「元々夫の別人疑惑に興味が薄いタエに、主人公は結局引きずられたとも言えて、これってよく考えるとホラーなんですよ。ミイラ取りがミイラになった、的な(笑い)。ただ、ミイラになる意外な心地よさもあるかもしれないですよね。
私はどんな作品でもそれを読んだ労力に見合う何らかの景色を、読者の方には見ていただくことを重要視しています。この髭ダンスのシーンからも何らかの見晴らしを感じていただければと。この探偵は華麗に謎を解くどころか泥沼に自らハマるタイプですが、“狸が頭に葉っぱを乗っけて化けたけど、よく見ると尻尾が出てる”みたいな物語が個人的にも好みなんです。探偵物と思いきや全然違うとか育児エッセイに見せてダークな小説とか、入口と出口が全然違う物語が。どこかに連れて行かれる体験をしていただきたいです」
この曰く言い難い魅力は、読んで触れていただくしかないが、不確かとは自由や豊かさのことでもあると、読後は見晴らしがまた一つよくなること、請け合いだ。

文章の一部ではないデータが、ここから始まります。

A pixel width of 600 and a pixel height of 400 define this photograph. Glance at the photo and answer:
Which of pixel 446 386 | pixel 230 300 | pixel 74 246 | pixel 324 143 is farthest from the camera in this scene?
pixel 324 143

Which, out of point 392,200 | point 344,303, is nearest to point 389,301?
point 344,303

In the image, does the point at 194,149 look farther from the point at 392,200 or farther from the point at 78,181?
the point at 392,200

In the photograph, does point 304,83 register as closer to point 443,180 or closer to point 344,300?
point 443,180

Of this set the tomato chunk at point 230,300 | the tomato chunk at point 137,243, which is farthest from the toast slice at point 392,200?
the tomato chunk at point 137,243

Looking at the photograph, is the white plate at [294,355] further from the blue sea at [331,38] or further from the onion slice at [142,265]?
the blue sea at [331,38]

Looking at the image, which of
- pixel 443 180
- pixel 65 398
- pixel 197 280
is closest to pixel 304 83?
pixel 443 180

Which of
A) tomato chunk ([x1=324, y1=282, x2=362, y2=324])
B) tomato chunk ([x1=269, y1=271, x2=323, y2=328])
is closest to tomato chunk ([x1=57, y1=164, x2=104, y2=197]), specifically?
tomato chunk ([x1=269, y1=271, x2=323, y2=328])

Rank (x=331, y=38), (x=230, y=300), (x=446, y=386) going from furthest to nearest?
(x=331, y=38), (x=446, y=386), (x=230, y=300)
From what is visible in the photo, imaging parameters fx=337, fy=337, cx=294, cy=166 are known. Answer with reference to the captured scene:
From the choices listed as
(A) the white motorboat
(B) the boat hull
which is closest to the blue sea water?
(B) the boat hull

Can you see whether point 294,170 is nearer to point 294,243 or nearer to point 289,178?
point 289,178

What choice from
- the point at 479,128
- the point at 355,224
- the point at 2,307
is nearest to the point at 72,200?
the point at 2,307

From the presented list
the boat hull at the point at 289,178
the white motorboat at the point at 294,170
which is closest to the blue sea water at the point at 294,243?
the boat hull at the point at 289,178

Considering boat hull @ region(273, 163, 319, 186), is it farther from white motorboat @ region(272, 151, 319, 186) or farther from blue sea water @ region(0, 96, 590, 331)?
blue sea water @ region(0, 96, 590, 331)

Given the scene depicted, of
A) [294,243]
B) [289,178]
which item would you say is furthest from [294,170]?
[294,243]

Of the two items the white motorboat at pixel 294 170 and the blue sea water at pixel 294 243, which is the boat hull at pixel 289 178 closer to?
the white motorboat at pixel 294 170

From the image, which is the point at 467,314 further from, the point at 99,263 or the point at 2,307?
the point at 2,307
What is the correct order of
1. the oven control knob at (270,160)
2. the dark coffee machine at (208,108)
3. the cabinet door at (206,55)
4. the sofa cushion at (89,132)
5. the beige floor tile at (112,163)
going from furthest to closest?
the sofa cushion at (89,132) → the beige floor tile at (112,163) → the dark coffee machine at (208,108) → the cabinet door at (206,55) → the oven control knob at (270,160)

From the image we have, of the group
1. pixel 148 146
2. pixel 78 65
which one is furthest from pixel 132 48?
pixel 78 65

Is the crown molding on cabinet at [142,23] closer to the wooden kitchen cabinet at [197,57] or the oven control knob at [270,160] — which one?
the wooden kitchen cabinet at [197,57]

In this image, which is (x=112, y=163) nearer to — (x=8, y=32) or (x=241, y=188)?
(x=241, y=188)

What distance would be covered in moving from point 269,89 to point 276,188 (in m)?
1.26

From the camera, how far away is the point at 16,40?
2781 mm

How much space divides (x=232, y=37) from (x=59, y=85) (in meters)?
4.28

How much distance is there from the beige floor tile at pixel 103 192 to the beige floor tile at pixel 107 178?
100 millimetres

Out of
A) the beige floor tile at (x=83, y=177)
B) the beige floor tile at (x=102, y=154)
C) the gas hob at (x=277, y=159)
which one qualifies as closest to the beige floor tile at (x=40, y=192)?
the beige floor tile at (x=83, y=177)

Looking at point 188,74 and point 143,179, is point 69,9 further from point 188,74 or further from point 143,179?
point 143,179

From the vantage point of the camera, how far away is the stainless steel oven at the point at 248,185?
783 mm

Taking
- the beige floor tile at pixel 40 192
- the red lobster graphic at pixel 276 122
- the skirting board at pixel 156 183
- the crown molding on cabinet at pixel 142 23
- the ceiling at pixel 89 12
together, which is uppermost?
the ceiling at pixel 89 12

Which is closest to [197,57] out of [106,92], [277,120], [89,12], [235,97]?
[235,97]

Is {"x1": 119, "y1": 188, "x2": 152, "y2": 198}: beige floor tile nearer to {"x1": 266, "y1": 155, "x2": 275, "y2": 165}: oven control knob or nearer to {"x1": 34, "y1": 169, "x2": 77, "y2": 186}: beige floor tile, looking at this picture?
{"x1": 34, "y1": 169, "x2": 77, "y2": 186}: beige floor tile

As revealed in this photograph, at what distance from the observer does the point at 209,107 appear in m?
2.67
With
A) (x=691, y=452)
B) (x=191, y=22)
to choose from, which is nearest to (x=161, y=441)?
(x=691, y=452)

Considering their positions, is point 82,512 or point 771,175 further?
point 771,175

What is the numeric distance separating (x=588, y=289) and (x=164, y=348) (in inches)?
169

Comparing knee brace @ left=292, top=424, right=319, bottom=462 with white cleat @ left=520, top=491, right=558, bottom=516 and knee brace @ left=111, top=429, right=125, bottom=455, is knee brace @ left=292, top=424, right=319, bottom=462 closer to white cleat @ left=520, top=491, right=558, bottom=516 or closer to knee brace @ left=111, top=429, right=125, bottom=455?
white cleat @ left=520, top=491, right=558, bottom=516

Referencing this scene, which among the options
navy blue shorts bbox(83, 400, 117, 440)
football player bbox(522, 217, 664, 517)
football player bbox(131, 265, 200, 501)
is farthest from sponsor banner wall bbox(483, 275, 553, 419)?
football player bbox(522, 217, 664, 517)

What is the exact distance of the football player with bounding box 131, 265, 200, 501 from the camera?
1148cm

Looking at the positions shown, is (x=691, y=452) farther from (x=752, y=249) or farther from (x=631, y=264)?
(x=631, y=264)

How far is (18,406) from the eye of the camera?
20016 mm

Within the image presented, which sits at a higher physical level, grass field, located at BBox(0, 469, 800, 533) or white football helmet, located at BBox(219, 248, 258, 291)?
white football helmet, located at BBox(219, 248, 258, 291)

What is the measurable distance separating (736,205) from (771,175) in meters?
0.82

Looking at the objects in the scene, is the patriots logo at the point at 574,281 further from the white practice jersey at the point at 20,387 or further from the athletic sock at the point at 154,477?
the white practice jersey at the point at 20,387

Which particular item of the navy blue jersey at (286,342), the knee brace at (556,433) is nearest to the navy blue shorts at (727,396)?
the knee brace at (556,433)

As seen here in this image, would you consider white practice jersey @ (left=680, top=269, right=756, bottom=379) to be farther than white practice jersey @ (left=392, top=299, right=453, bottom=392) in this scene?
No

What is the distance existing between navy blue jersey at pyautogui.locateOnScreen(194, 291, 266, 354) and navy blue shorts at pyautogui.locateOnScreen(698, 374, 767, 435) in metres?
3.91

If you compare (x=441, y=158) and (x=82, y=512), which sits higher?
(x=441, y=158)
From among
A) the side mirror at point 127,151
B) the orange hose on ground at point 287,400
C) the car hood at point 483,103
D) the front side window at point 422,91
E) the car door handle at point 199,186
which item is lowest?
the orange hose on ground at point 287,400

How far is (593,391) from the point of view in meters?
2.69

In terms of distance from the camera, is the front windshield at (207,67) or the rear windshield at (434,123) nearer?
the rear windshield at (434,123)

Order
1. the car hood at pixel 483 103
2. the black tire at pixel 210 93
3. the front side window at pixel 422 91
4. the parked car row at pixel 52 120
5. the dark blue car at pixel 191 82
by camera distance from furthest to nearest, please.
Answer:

【プロフィール】たかやま・はねこ/1975年富山県生まれ、神奈川県育ち。多摩美術大学美術学部絵画学科卒。2010年「うどん キツネつきの」で第1回創元SF短編賞佳作を受賞し、2014年に同収録作で単行本デビュー。2016年「太陽の側の島」で第2回林芙美子文学賞を受賞し、昨年は「居た場所」と「カム・ギャザー・ラウンド・ピープル」が2回連続で芥川賞候補となるなど、目下注目の気鋭。本書は表題作の他に「ラピード・レチェ」を所収。著書は他に『オブジェクタム』。159cm、AB型。